Reversible actuation of fibrous artificial muscle under external compression load
Herein, we report hybrid fibrous artificial muscles with reversible actuation, i.e., expansion upon cooling and contraction upon heating, under external compression. Although many fibrous polymeric artificial muscles by twist insertion in precursor fibers have been developed, most of them cannot reversibly actuate without an external tensile load. While heterochiral Nylon muscles can reversibly actuate under external compressive load, the compressive stress applied is low (0.078 MPa). In this study, we inserted pre-tensioned polymeric fibers with reversible actuation into pre-compressed helical metallic spring and obtained hybrid fibrous artificial muscles.
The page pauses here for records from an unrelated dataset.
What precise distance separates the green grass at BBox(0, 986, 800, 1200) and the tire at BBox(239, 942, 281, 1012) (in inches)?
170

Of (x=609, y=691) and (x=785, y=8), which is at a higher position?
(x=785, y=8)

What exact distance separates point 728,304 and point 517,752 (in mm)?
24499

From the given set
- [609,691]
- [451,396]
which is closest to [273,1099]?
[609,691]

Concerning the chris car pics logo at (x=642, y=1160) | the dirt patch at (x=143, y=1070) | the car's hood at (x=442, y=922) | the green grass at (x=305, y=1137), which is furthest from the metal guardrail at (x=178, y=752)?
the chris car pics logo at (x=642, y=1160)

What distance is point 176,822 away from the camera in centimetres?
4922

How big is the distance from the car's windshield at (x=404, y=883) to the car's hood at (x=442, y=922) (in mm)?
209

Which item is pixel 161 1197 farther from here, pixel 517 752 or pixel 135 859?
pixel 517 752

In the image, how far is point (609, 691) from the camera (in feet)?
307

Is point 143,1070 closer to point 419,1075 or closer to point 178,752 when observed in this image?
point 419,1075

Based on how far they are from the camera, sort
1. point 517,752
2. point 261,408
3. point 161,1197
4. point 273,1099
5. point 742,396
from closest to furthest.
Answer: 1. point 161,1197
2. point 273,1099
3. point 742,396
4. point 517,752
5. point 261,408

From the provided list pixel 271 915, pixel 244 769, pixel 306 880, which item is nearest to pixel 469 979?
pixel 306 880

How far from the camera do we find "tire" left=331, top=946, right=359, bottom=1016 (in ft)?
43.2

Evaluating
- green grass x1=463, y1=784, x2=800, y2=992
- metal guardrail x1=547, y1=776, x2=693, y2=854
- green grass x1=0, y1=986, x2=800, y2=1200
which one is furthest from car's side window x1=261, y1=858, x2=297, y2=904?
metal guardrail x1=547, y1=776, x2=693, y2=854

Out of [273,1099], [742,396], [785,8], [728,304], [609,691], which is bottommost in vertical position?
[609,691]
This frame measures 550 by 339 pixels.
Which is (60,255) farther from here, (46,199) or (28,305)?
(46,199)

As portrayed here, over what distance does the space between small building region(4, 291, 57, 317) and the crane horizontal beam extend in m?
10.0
We employed two types of two-way shape memory polymers, one type of fishing line artificial muscle, and seven types of helical springs in preparing seven types of hybrid muscles. A structural mechanics model was developed, and numerical simulation was conducted to evaluate the effect of the design parameters on the actuation strain. It is found that all the hybrid muscles were free-standing (reversibly actuate without external load) and beyond free-standing (reversibly actuate under external compression load). As an example, one hybrid muscle actuated reversibly under 24 MPa compressive stress without buckling. We expect that this study will open new opportunities for the use of fibrous artificial muscles as linear actuators in soft robotics or other applications that need reversible actuation under external compression.